The Road to Transformers
What you'll learn
- How every formula in this manual maps to a specific component inside modern transformers
- The softmax function and why it converts raw scores into probabilities
- How attention works: dot-product similarity scaled by dimension, applied to queries, keys, and values
- Why self-attention creates contextual embeddings that surpass static Word2Vec vectors
- How positional encoding injects word order into a position-agnostic architecture
- Why layer normalization is the z-score from Ch02 with learnable parameters
- How the full transformer block composes these pieces into the engine behind modern AI
Introduction
You have spent eleven chapters building a vocabulary of formulas for measuring word association, similarity, information, and language structure. This appendix reveals a surprising fact: every one of those formulas is alive inside modern transformer models.

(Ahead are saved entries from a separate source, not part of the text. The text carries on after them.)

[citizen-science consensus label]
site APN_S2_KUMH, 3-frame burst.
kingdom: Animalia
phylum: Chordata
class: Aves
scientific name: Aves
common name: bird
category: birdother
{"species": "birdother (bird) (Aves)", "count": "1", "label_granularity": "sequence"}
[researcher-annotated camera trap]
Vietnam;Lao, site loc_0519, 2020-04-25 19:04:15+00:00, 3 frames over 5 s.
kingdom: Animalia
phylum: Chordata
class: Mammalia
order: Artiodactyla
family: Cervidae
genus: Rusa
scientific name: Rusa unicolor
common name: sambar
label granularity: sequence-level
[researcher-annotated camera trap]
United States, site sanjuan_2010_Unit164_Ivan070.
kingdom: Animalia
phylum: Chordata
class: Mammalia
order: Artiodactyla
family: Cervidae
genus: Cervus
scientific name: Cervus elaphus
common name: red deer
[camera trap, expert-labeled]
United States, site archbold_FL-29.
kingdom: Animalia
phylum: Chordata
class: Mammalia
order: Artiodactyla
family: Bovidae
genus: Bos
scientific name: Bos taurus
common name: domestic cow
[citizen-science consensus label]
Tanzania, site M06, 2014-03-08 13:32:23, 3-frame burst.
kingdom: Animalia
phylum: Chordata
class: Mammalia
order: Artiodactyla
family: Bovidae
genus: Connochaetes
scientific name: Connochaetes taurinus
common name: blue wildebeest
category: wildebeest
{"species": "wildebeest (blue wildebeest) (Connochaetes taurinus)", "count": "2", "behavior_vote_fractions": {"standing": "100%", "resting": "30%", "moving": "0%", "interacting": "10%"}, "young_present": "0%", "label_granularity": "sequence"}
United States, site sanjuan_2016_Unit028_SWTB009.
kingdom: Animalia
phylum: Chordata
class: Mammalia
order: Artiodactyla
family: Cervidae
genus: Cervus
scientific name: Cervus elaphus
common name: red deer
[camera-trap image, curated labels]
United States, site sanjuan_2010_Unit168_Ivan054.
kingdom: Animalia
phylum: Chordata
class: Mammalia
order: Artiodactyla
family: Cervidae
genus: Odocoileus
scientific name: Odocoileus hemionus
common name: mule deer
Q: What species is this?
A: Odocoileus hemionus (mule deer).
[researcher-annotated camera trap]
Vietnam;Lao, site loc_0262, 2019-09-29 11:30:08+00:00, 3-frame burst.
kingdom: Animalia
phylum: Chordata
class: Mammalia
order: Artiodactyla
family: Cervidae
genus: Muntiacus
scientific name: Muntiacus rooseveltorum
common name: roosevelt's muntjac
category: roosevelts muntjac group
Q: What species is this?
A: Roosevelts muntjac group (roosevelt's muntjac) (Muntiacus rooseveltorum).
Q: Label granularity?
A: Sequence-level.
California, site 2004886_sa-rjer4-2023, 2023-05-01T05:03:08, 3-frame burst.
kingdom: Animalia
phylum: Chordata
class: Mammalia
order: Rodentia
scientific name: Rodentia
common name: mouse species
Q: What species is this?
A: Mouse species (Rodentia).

The architecture behind GPT, BERT, and their descendants is not a break from classical NLP — it is a synthesis of exactly the ideas you have already learned.
This appendix does not attempt a full implementation of the transformer. Instead, it walks through the key mathematical components, showing for each one precisely which earlier chapter it connects to. By the end, you will see that the distance from counting word pairs (Chapter 1) to ChatGPT is shorter than you might think.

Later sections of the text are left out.